▶ Stated goal: Retype every one of the lines below exactly as they appear, leaving out the pictures.

▶ Input for this task:

-------------------------

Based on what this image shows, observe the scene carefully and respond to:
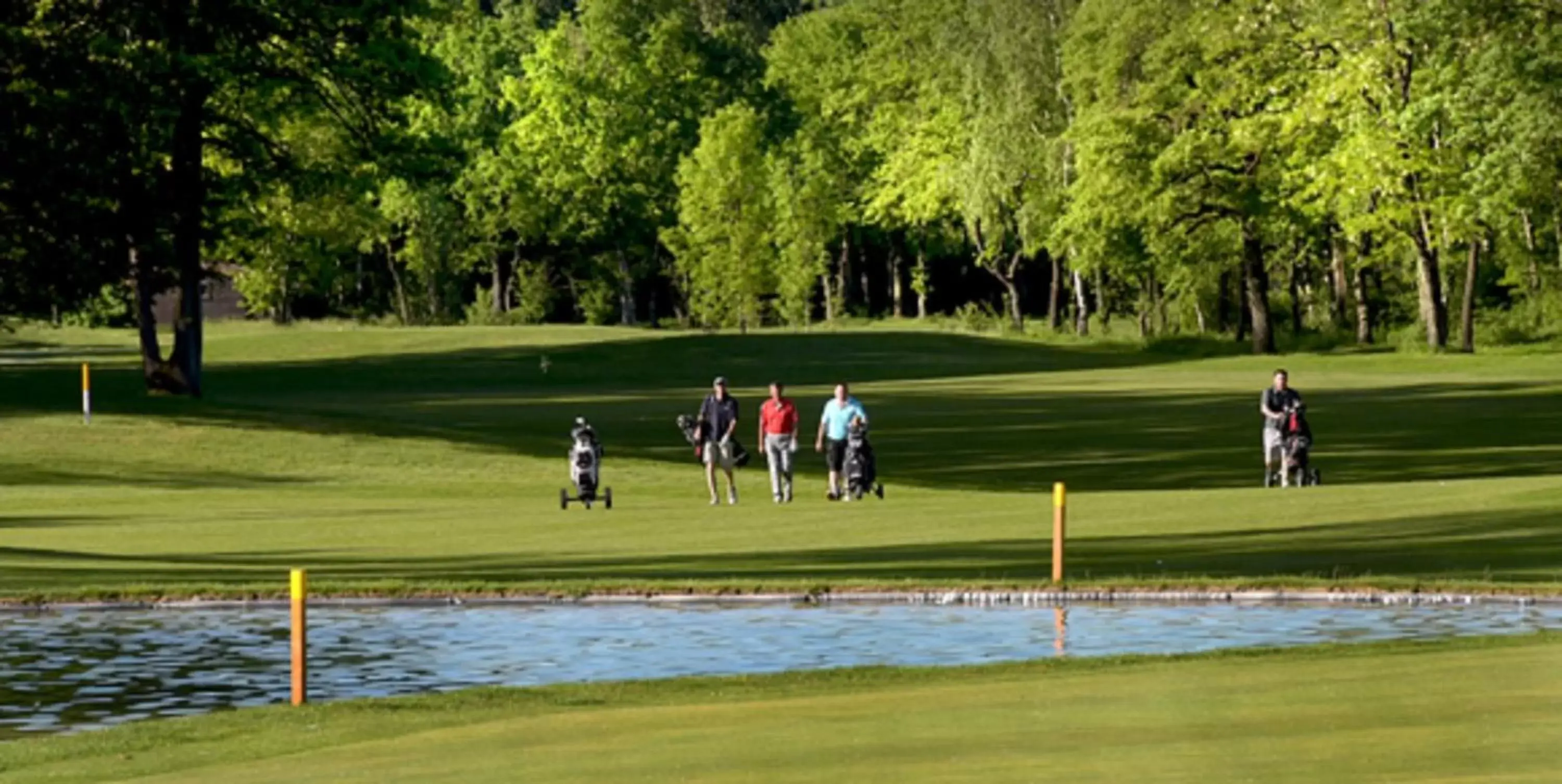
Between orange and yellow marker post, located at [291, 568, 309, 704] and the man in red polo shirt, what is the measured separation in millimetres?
21900

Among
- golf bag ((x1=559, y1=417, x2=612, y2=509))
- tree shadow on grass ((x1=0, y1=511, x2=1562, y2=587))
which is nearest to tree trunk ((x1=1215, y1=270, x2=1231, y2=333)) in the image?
golf bag ((x1=559, y1=417, x2=612, y2=509))

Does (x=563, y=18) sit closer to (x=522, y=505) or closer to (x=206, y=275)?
(x=206, y=275)

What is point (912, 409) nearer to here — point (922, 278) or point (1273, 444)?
point (1273, 444)

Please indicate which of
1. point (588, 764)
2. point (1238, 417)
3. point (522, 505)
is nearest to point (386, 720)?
point (588, 764)

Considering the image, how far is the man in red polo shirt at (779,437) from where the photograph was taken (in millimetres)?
40031

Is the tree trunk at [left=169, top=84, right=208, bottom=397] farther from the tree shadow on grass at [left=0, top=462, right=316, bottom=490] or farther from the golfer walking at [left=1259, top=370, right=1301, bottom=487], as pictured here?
the golfer walking at [left=1259, top=370, right=1301, bottom=487]

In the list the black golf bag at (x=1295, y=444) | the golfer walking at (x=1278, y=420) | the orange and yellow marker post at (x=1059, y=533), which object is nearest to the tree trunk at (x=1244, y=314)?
the golfer walking at (x=1278, y=420)

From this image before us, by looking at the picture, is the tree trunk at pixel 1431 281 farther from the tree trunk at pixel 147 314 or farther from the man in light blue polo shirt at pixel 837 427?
the man in light blue polo shirt at pixel 837 427

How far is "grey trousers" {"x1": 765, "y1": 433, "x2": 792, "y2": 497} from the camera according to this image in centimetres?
4028

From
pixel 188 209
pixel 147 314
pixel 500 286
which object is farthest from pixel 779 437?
pixel 500 286

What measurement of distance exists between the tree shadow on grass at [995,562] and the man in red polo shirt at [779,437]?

-------------------------

▶ Exercise solution:
Based on what this image shows, observe the scene carefully and respond to:
Between orange and yellow marker post, located at [291, 568, 309, 704] and the man in red polo shirt, what is the measured separation in millimetres?
21900

Among
- golf bag ((x1=559, y1=417, x2=612, y2=509))
- tree shadow on grass ((x1=0, y1=511, x2=1562, y2=587))
which is nearest to tree trunk ((x1=1215, y1=270, x2=1231, y2=333)) in the image?
golf bag ((x1=559, y1=417, x2=612, y2=509))

Does (x=563, y=18) sit closer to (x=522, y=505) or closer to (x=206, y=275)?
(x=206, y=275)

What is point (912, 409) nearer to here — point (922, 278) or point (1273, 444)?
point (1273, 444)

Please indicate which of
1. point (588, 764)
2. point (1238, 417)
3. point (522, 505)
is nearest to point (386, 720)?
point (588, 764)

Considering the image, how far is the man in red polo shirt at (779,437) from where the photograph was taken (in millimetres)?
40031

Is the tree trunk at [left=169, top=84, right=208, bottom=397] farther from the tree shadow on grass at [left=0, top=462, right=316, bottom=490] or farther from the golfer walking at [left=1259, top=370, right=1301, bottom=487], as pictured here?
the golfer walking at [left=1259, top=370, right=1301, bottom=487]

In the list the black golf bag at (x=1295, y=444) | the golfer walking at (x=1278, y=420) | the orange and yellow marker post at (x=1059, y=533), which object is nearest to the tree trunk at (x=1244, y=314)?
the golfer walking at (x=1278, y=420)

From this image before us, by looking at the picture, is the tree trunk at pixel 1431 281 farther from the tree trunk at pixel 147 314 or farther from the man in light blue polo shirt at pixel 837 427?
the man in light blue polo shirt at pixel 837 427

How far is "grey trousers" {"x1": 765, "y1": 433, "x2": 792, "y2": 497} from the camera according to this image in centimetres?
4028

From
pixel 188 209
pixel 147 314
pixel 500 286
which object is farthest from pixel 779 437?
pixel 500 286

What measurement of distance exists between the tree shadow on grass at [995,562] and the man in red polo shirt at [779,437]?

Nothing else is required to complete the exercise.